You have been asked to run a study at your company to determine whether Copilot increases developer productivity. You have six months and can recruit twenty developers. Sketch the study design, including what you will measure, what you will control for, what your comparison condition is, and three threats to validity you are most worried about. Then identify which of Fucci's methodological choices — multi-site recruitment, blind analysis, and pre-specified outcomes — you would borrow and explain why each one you select addresses a specific threat you identified.
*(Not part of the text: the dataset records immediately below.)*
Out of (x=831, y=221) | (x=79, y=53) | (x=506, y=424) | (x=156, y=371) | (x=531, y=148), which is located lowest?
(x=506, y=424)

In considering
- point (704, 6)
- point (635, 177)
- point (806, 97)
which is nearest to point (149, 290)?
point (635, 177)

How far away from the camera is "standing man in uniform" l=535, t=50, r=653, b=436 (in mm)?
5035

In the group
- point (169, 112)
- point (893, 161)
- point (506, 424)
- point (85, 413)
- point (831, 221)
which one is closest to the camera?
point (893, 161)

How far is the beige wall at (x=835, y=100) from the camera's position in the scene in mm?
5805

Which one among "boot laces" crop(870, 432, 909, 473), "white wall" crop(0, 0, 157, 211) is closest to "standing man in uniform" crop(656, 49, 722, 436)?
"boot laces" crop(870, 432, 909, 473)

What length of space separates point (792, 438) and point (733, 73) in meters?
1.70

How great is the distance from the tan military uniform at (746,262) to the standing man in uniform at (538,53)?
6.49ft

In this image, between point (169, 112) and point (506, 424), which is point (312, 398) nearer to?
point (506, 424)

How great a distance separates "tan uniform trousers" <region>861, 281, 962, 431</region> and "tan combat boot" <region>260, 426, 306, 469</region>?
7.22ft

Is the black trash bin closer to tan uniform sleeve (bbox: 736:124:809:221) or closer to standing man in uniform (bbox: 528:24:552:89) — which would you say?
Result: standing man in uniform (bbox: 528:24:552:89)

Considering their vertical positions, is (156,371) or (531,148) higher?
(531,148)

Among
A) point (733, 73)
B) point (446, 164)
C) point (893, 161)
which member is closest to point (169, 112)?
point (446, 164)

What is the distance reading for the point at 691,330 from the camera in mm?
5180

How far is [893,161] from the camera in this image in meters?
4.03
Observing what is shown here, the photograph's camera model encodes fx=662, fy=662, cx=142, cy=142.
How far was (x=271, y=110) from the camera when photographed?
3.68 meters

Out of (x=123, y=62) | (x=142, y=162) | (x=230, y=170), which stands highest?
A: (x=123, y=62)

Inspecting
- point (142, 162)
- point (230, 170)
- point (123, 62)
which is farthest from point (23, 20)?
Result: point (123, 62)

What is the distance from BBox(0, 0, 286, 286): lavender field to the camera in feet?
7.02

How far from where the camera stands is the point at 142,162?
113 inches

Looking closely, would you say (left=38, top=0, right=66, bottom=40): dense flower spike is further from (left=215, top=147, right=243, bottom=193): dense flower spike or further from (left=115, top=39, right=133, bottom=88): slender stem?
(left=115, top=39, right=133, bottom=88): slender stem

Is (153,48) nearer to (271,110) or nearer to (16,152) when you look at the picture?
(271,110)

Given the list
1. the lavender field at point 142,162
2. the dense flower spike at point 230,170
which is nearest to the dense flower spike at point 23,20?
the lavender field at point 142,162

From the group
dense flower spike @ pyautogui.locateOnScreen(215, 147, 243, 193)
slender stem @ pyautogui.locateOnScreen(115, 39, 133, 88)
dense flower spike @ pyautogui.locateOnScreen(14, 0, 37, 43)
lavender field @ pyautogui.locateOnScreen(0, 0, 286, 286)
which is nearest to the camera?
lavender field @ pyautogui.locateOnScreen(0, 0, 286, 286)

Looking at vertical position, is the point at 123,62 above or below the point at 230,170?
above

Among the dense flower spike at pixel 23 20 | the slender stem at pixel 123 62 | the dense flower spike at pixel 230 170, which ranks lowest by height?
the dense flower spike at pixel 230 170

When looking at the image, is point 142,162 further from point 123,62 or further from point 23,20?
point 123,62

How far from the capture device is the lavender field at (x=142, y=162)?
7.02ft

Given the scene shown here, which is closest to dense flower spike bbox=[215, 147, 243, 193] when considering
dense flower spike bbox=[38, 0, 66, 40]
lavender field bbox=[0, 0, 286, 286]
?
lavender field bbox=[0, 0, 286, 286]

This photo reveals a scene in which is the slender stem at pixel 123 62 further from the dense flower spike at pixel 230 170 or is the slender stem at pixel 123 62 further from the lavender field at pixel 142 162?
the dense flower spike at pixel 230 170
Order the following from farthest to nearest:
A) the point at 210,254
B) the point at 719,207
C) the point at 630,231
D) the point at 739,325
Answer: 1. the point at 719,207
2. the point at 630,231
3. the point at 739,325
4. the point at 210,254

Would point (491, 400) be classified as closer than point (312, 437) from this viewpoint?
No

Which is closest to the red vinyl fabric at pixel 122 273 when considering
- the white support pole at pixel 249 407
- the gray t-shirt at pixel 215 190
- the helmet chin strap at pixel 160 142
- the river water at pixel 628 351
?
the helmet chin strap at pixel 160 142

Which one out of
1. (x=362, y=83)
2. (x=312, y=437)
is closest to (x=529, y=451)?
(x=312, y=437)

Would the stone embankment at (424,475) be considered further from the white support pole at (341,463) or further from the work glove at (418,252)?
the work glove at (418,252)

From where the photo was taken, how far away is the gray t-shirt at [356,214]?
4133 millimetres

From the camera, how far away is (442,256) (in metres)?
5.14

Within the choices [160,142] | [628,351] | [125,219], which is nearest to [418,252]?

Testing for Demographic Bias

Huang et al. found that LLM-generated code can reflect social biases. Design a minimal experiment to test whether Copilot generates code of different quality or uses different naming conventions depending on whether the prompt uses a stereotypically male versus female name for the developer persona. Write three sentences: one stating your hypothesis, one explaining how you will operationalize "code quality," and one identifying a threat to validity in your design. Write your test prompts as blockquotes so they are clearly separated from your analysis:

Write a function that validates an email address. The function will be written by [NAME].

Adding Energy Costs

Cappendijk et al. argue that energy consumption of LLM-generated code should be included in productivity studies. Identify one existing Copilot productivity study discussed in this lesson. Write two sentences explaining what data you would need to collect in order to add an energy cost estimate to that study's reported productivity gains, and note one reason this data would be difficult to obtain in practice.

Benchmark Design

Nguyen and Nadi found that Copilot's correctness rate varies by problem difficulty. If you were designing a benchmark to evaluate a new code-generation tool fairly, what three categories of tasks would you include and why? Write one sentence per category, explaining what that category tests that the others do not.

Test Adequacy Rubric

El Haji et al. found that Copilot-generated tests lack meaningful assertions. Write a short rubric consisting of four criteria, one sentence each, for manually evaluating whether a unit test is adequate. Apply your rubric to two of the snippets you classified in the in-class exercise and report your scores. Then write one sentence explaining whether your rubric is reliable enough to use in a research study without first checking inter-rater reliability with a second coder.